Meinung

Sukkot und die Asyldebatte

Das Laubhüttenfest ist eine gute Gelegenheit, sich daran zu erinnern, dass es auch heute noch Vertriebene und Geflüchtete gibt – und dass sie nicht nur unserer Empathie, sondern auch unserer Hilfe bedürfen

von Joshua Schultheis  16.10.2024 12:16 Uhr

Seid kreativ, liebe Yudaya-jin! Foto: Charlotte Bolwin

Das Laubhüttenfest ist eine gute Gelegenheit, sich daran zu erinnern, dass es auch heute noch Vertriebene und Geflüchtete gibt – und dass sie nicht nur unserer Empathie, sondern auch unserer Hilfe bedürfen

von Joshua Schultheis  16.10.2024 12:16 Uhr

Sukkot ist ein fröhliches Fest. Die siebentägigen Feierlichkeiten sind erfüllt von den warmen, erdigen Farben und Geschmäckern des Herbstes.

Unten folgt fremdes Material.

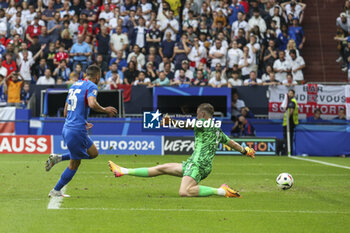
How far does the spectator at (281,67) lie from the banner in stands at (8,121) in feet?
32.4

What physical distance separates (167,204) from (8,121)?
14253 millimetres

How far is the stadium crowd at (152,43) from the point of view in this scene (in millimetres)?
23578

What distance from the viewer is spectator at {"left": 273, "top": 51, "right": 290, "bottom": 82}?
23.7 m

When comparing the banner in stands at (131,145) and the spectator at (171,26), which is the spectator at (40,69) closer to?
the spectator at (171,26)

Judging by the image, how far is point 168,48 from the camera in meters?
24.7

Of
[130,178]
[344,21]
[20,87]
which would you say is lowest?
[130,178]

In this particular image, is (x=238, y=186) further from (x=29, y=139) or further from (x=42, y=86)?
(x=42, y=86)

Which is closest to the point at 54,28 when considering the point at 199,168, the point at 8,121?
the point at 8,121

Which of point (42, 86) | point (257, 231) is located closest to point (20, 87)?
point (42, 86)

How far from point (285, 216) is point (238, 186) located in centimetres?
349

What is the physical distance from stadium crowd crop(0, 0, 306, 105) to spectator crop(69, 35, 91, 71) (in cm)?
4

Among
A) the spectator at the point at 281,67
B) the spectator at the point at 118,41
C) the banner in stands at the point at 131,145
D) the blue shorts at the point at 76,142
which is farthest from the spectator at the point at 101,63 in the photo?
the blue shorts at the point at 76,142

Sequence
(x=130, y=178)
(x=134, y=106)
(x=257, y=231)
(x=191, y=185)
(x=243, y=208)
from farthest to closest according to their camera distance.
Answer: (x=134, y=106) < (x=130, y=178) < (x=191, y=185) < (x=243, y=208) < (x=257, y=231)

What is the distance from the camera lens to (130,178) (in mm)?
13828
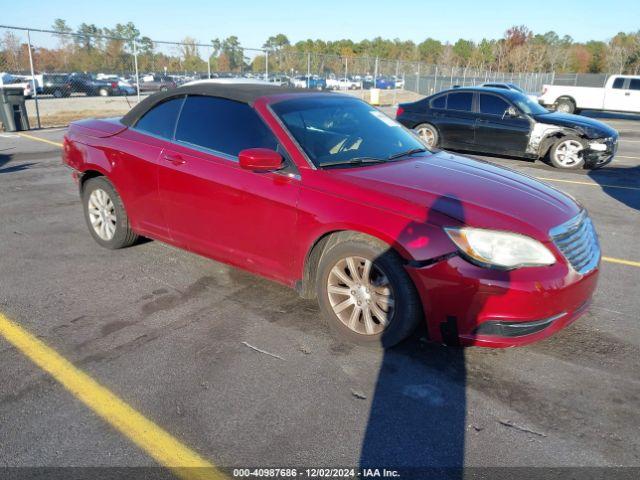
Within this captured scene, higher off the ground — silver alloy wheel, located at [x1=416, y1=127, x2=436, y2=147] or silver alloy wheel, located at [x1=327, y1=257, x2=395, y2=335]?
silver alloy wheel, located at [x1=416, y1=127, x2=436, y2=147]

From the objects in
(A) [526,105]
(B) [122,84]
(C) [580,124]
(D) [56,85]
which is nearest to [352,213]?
(C) [580,124]

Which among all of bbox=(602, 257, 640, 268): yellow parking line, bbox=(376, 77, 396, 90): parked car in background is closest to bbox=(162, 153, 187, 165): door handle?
bbox=(602, 257, 640, 268): yellow parking line

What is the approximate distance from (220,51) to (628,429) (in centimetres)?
2341

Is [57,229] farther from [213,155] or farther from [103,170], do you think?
[213,155]

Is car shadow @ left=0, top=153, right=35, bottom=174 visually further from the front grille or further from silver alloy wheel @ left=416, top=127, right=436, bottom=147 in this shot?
the front grille

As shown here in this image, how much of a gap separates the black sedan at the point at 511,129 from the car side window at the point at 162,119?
8.41m

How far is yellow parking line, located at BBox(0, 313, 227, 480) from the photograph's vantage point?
2.32m

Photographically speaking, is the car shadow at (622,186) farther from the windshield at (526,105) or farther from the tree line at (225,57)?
the tree line at (225,57)

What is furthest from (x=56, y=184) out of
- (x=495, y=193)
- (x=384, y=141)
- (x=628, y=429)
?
(x=628, y=429)

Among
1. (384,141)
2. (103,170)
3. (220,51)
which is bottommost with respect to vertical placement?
(103,170)

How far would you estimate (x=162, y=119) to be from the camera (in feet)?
14.4

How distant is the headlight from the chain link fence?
53.3 feet

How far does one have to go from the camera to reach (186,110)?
4.23 meters

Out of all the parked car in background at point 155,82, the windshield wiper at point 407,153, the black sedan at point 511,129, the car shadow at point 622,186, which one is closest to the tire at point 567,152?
the black sedan at point 511,129
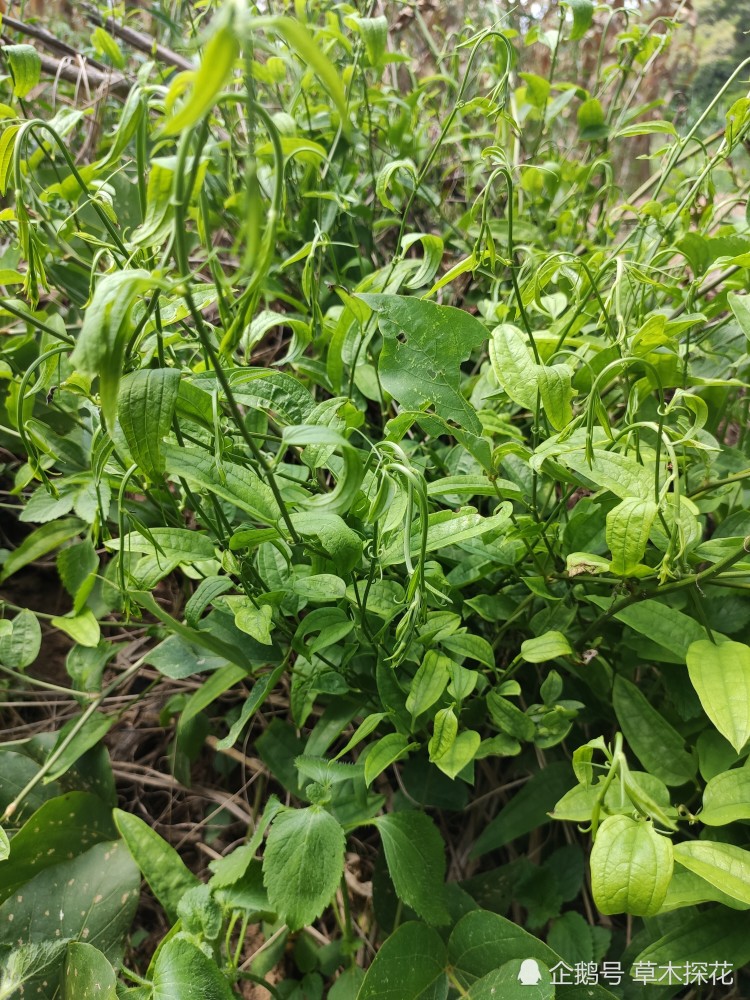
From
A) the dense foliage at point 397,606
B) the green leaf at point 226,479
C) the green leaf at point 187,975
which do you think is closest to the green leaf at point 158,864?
the dense foliage at point 397,606

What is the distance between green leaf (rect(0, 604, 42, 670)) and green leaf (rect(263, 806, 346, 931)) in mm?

Familien und Gemeinden kommen zusammen, es wird viel gegessen. Der historische Hintergrund von Sukkot ist aber ein ernster: Die typische provisorische Behausung des Festes, die Laubhütte oder Sukka, vergegenwärtigt die Zeit der Flucht der Israeliten von Ägypten ins Gelobte Land. Es ist eine gute Gelegenheit, sich daran zu erinnern, dass es auch heute noch Vertriebene und Geflüchtete gibt – sei es in Nahost, in Europa oder dem Rest der Welt – und dass sie nicht nur unserer Empathie, sondern auch unserer Hilfe bedürfen.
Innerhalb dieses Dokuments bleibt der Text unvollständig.